[Prompt]: Format the records below as a JSON list of strings, one string per line with blank lines omitted, covering only the stretch from the line containing "How far from the camera is pixel" through the end of the records.

[Exercise data]:

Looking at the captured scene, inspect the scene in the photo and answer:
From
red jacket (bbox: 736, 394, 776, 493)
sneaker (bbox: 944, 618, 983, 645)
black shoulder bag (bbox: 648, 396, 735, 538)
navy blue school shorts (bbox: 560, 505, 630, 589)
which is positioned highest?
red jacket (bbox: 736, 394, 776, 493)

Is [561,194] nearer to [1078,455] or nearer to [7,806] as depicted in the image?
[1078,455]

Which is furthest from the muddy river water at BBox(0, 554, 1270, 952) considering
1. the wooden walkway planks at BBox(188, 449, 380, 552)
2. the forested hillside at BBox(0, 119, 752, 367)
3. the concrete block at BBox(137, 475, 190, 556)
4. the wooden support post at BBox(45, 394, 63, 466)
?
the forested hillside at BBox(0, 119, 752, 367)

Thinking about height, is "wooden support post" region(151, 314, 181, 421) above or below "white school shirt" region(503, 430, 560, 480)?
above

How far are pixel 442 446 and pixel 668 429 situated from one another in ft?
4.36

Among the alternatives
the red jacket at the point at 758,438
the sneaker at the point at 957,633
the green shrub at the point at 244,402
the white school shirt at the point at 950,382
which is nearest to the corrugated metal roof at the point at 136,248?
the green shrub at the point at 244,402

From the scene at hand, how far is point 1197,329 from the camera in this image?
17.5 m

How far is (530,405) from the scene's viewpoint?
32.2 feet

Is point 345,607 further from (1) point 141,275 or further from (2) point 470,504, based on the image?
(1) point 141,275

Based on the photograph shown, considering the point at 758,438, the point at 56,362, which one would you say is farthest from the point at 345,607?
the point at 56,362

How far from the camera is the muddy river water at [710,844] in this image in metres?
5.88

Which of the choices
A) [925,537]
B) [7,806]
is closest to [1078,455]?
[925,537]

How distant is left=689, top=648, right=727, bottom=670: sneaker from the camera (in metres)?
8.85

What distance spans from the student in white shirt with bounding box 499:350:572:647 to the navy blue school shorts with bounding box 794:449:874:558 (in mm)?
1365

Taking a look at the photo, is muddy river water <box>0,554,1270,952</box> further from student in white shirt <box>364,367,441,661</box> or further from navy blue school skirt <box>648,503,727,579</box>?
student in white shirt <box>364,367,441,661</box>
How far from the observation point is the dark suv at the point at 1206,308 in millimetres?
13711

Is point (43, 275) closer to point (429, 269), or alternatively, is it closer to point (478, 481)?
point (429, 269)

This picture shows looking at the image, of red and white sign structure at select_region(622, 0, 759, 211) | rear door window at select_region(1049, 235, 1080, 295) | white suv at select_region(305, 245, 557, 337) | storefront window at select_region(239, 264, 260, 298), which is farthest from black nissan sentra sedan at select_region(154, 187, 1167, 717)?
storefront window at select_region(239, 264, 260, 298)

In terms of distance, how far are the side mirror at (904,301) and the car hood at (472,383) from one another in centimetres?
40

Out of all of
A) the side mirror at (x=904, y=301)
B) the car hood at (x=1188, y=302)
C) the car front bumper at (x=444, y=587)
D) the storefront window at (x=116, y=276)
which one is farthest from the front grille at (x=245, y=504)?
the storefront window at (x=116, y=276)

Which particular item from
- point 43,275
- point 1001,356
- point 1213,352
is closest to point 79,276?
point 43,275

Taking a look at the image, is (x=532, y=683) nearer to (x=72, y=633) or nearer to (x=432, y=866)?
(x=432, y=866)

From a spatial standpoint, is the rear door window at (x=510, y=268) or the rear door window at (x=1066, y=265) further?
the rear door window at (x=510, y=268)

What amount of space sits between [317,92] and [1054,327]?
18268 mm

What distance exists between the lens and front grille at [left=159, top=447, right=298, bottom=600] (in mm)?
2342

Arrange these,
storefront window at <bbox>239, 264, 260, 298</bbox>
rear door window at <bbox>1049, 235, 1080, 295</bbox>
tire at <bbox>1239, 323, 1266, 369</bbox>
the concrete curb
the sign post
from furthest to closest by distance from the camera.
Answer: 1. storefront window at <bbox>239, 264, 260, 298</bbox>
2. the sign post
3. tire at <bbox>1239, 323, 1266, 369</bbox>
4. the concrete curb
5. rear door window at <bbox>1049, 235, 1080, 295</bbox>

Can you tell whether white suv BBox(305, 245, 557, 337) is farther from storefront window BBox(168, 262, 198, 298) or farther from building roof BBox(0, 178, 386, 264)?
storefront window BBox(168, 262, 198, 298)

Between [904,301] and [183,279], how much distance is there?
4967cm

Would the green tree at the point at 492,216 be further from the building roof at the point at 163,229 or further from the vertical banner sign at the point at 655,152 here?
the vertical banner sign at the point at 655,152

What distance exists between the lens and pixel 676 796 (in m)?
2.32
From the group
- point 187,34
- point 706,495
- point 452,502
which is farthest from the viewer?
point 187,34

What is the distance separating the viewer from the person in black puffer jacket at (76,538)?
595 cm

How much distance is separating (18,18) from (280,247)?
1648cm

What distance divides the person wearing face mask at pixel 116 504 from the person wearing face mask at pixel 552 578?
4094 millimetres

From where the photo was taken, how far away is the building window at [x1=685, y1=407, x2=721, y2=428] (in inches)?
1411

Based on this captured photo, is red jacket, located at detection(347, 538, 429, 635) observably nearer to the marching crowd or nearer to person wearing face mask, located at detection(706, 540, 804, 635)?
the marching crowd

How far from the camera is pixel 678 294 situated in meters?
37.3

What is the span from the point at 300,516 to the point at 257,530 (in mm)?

[Result]:
[
  "How far from the camera is pixel 678 294 situated in meters?",
  "37.3",
  "What is the span from the point at 300,516 to the point at 257,530 (in mm)?"
]